Querying WRDS Data using Julia

I have written a short tutorial about querying WRDS data using Julia. A user only needs to input her username and password to work with WRDS remotely in Julia. Basically, I translated the existing tutorial about querying WRDS data using R to Julia.

https://wrds-www.wharton.upenn.edu/pages/support/programming-wrds/programming-r/querying-wrds-data-r/

WRDS is the standard data source used by many finance and accounting departments. If you have a wrds account, please go ahead and try my tutorial. I have asked wrds to add this tutorial to their website. They will probably add more detailed instructions. Basically, a user needs to understand some basic PostgreSQL commands to work with WRDS remotely.
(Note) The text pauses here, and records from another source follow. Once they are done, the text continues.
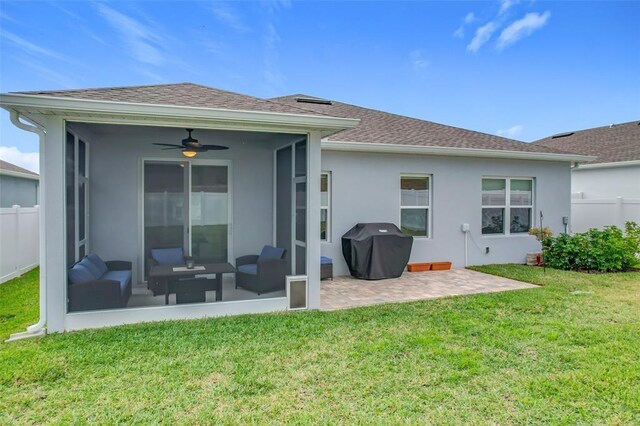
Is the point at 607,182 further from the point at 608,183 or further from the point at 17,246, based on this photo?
the point at 17,246

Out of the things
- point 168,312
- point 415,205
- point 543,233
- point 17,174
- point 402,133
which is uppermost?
point 402,133

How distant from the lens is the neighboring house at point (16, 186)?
42.7 feet

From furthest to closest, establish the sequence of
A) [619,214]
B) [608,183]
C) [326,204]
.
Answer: [608,183], [619,214], [326,204]

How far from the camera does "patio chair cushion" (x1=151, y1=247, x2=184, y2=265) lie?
7.02 meters

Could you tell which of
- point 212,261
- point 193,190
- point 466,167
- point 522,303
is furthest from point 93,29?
point 522,303

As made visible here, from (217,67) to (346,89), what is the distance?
5.62 m

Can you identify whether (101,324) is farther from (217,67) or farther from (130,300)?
(217,67)

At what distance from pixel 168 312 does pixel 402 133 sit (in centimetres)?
712

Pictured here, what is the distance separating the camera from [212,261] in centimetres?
784

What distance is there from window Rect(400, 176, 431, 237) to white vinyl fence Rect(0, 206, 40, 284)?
8.63 meters

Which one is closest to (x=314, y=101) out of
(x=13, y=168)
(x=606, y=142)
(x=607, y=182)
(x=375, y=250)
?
(x=375, y=250)

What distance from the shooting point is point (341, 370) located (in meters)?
3.77

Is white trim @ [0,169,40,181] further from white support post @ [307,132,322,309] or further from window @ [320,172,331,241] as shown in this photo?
white support post @ [307,132,322,309]

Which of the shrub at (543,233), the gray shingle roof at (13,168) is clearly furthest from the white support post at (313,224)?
the gray shingle roof at (13,168)
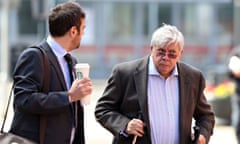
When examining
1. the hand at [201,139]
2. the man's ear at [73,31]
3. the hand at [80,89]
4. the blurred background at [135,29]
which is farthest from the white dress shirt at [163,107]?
the blurred background at [135,29]

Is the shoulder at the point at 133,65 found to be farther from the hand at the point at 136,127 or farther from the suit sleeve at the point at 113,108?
the hand at the point at 136,127

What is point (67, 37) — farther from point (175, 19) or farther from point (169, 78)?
point (175, 19)

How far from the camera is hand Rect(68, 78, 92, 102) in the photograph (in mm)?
4145

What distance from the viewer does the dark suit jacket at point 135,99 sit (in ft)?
14.2

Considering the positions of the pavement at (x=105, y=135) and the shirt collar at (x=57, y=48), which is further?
the pavement at (x=105, y=135)

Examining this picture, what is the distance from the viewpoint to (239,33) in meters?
16.6

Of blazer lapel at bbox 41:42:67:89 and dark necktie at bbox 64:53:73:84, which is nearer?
blazer lapel at bbox 41:42:67:89

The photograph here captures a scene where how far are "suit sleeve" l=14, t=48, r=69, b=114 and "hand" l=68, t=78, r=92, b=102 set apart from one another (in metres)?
0.04

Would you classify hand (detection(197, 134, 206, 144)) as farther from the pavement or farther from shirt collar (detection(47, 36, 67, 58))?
the pavement

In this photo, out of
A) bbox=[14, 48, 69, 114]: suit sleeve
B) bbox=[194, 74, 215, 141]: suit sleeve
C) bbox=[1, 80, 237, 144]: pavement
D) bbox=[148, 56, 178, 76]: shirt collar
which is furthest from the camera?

On the Julia side, a user needs to know how to work with DataFrame. In addition, I personally use FixedEffectModels.jl for running regressions, and I highly recommend this package (cannot say enough good things about it).

#Querying WRDS Data using Julia

#load required packages
################################################################
using LibPQ, Tables, DataFrames 
################################################################


#1. connect to wrds
wrds = LibPQ.Connection("""
                        host = wrds-pgdata.wharton.upenn.edu 
                        port = 9737
                        user='username' 
                        password='password'
                        sslmode = 'require' dbname = wrds
                        """)


#2. determine the data libraries available at WRDS:
res = execute(wrds, "select distinct table_schema
                     from information_schema.tables
                     where table_type ='VIEW'
                     or table_type ='FOREIGN TABLE'
                     order by table_schema")
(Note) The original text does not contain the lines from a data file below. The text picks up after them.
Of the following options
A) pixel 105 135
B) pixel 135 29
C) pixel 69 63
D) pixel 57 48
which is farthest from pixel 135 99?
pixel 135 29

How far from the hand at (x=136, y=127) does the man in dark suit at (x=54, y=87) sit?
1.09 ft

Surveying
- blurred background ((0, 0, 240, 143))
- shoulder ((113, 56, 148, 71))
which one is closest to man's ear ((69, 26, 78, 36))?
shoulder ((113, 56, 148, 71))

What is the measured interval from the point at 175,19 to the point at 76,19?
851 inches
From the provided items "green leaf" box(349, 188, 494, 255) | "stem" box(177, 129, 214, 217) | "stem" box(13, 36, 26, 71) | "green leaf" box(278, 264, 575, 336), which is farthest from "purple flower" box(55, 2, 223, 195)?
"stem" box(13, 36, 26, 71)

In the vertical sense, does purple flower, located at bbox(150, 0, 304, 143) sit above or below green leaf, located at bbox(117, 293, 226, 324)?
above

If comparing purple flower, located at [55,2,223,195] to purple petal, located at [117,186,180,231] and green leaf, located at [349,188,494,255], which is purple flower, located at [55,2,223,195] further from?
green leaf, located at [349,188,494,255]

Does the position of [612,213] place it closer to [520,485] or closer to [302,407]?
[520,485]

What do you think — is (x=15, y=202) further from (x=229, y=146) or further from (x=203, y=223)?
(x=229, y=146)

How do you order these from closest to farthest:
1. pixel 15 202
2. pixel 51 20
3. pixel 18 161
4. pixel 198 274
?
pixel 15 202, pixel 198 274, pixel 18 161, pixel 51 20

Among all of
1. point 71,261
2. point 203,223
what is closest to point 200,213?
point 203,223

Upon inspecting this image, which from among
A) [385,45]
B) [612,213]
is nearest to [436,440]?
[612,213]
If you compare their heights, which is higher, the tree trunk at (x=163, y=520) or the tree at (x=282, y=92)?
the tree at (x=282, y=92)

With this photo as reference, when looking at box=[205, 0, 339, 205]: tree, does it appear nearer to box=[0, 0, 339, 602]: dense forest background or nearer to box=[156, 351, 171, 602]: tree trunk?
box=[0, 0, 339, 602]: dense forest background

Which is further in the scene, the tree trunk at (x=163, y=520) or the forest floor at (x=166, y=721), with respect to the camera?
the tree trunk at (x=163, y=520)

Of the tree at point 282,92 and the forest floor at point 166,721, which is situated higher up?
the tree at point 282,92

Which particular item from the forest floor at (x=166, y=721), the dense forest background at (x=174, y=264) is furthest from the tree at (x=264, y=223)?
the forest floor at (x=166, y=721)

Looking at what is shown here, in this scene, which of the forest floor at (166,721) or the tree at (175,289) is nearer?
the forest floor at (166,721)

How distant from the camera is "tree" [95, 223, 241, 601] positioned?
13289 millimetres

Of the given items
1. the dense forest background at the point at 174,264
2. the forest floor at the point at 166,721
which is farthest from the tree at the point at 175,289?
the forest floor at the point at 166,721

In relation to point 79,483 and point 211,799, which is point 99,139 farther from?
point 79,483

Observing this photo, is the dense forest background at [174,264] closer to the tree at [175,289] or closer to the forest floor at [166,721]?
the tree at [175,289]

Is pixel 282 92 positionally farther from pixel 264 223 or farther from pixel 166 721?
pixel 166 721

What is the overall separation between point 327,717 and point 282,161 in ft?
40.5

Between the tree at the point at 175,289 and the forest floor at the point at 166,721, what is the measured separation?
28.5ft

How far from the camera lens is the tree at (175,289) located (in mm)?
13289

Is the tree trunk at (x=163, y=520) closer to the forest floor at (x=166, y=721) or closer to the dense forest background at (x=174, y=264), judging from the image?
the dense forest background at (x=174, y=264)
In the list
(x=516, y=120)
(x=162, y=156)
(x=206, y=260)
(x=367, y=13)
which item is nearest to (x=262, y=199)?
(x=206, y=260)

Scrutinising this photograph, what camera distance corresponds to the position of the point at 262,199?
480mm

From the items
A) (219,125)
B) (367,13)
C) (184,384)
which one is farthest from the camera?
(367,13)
data = DataFrame(columntable(res))
res = 0
data

#3. determine the datasets within a given library:
res = execute(wrds, "select distinct table_name
                    from information_schema.columns
                    where table_schema='crsp'
                    order by table_name")
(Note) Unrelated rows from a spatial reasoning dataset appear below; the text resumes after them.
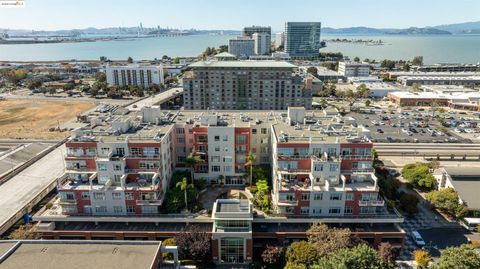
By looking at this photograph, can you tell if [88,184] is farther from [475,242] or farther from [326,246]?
[475,242]

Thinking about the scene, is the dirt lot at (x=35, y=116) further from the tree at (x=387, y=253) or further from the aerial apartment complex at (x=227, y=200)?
the tree at (x=387, y=253)

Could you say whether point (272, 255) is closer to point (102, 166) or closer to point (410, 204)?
point (102, 166)

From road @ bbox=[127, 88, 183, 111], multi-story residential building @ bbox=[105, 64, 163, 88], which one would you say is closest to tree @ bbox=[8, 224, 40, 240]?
road @ bbox=[127, 88, 183, 111]

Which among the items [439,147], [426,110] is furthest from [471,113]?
[439,147]

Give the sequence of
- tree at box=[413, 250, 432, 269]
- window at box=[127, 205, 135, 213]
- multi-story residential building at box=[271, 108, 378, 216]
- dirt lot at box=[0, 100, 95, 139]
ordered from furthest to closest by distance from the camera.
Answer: dirt lot at box=[0, 100, 95, 139] < window at box=[127, 205, 135, 213] < multi-story residential building at box=[271, 108, 378, 216] < tree at box=[413, 250, 432, 269]

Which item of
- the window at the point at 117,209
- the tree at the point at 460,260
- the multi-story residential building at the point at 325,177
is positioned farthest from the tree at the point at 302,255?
the window at the point at 117,209

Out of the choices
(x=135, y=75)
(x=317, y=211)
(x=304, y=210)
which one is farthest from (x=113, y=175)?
(x=135, y=75)

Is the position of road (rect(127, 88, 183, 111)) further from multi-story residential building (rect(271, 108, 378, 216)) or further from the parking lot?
multi-story residential building (rect(271, 108, 378, 216))
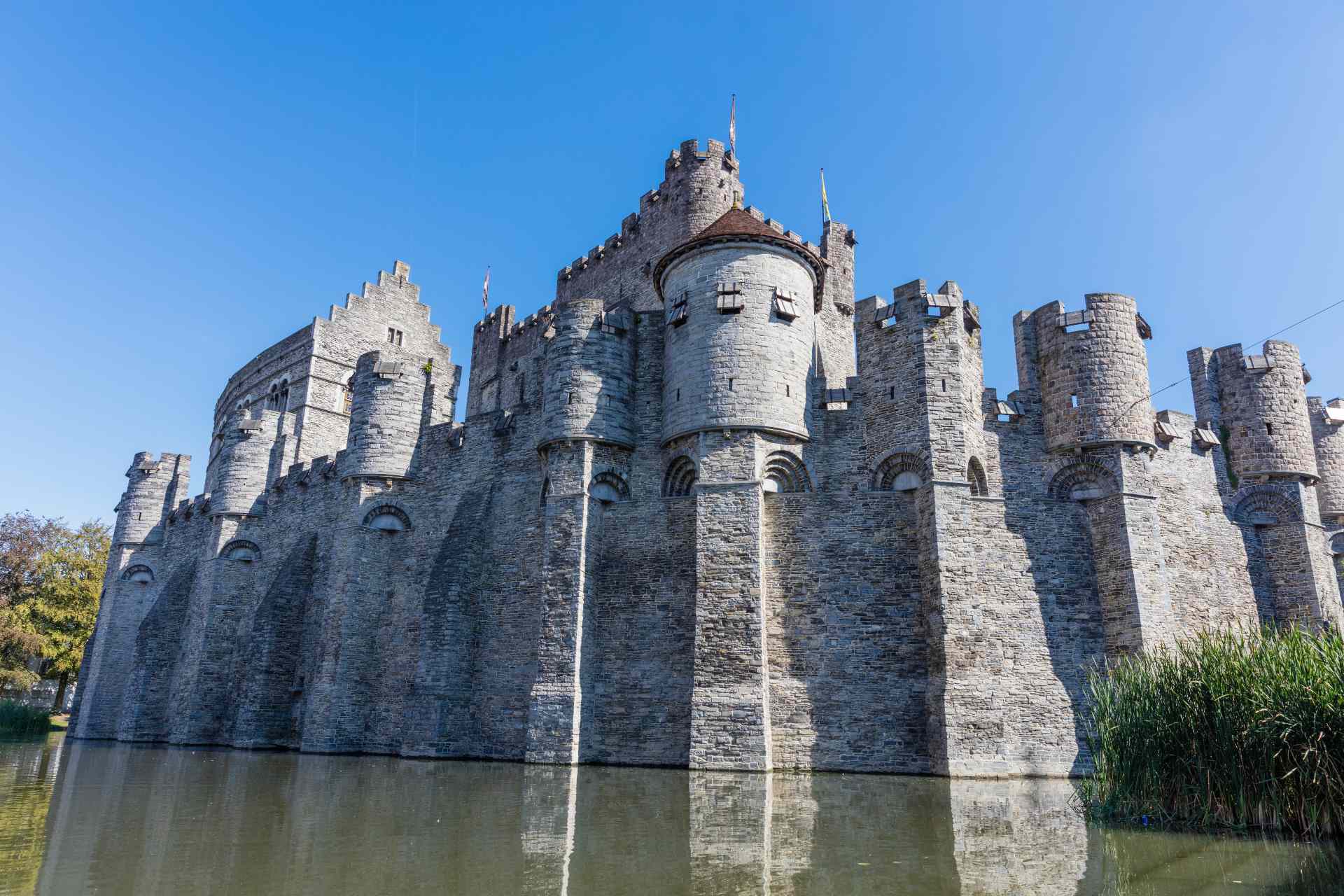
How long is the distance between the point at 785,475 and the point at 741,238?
5.37 m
data = DataFrame(columntable(res))
res = 0
data


#4. determine the variables (column names) within a given dataset:
res = execute(wrds, "select column_name
                    from information_schema.columns
                    where table_schema='crsp'
                    and table_name='dsf'
                    order by column_name")

data = DataFrame(columntable(res))
res = 0
data

#5. To query the crsp.dsf dataset:
res = execute(wrds, "select * from crsp.dsf
                limit 10")
data = DataFrame(columntable(res))
res = 0
data

#6. To query specific variables from the crsp.dsf dataset:
res = execute(wrds, "select cusip,permno,date,bidlo,askhi from crsp.dsf
                limit 10")
data = DataFrame(columntable(res))
res = 0
data
                
#7. To query variables that meet certain criteria:
res = execute(wrds, "select cusip,permno,date,bidlo,askhi
                   from crsp.dsf
                   where askhi > 2500
                   and bidlo < 2000
                   limit 10")
data = DataFrame(columntable(res))
res = 0
data
                    

#8. To query by date:
res = execute(wrds, "select cusip,permno,date,bidlo,askhi
                   from crsp.dsf
                   where date = '2013-01-04'")
data = DataFrame(columntable(res))
res = 0
data
                   

#9. To query by date range:
res = execute(wrds, "select cusip,permno,date,bidlo,askhi
                   from crsp.dsf
                   where date between '2013-01-07'
                   and '2013-01-08'")
data = DataFrame(columntable(res))
res = 0
data

#10. To query using multiple search criteria:
res = execute(wrds, "select cusip,permno,date,bidlo,askhi
                   from crsp.dsf
                   where date between '1960-01-01'
                   and '1980-01-01'
                   and askhi > 2500
                   and bidlo < 2000")
data = DataFrame(columntable(res))
res = 0
data


#11. To join and query two Compustat datasets:
res = execute(wrds, "select a.gvkey, a.datadate, a.tic,
                   a.conm, a.at, a.lt, b.prccm, b.cshoq
                   from comp.funda a join comp.secm b
                   on a.gvkey = b.gvkey
                   and a.datadate = b.datadate
                   where a.tic = 'IBM'
                   and a.datafmt = 'STD'
                   and a.consol = 'C'
                   and a.indfmt = 'INDL'")
data = DataFrame(columntable(res))
res = 0
data
9 Likes

Very cool! I have not tried this but will give it a shot sometime. I’ve mostly just resorted to downloading the entire SAS tables that I need from WRDS to my local machines and then using SASLib.jl to load them in to DataFrames. It works for basically everything except the big stuff like the TAQ data.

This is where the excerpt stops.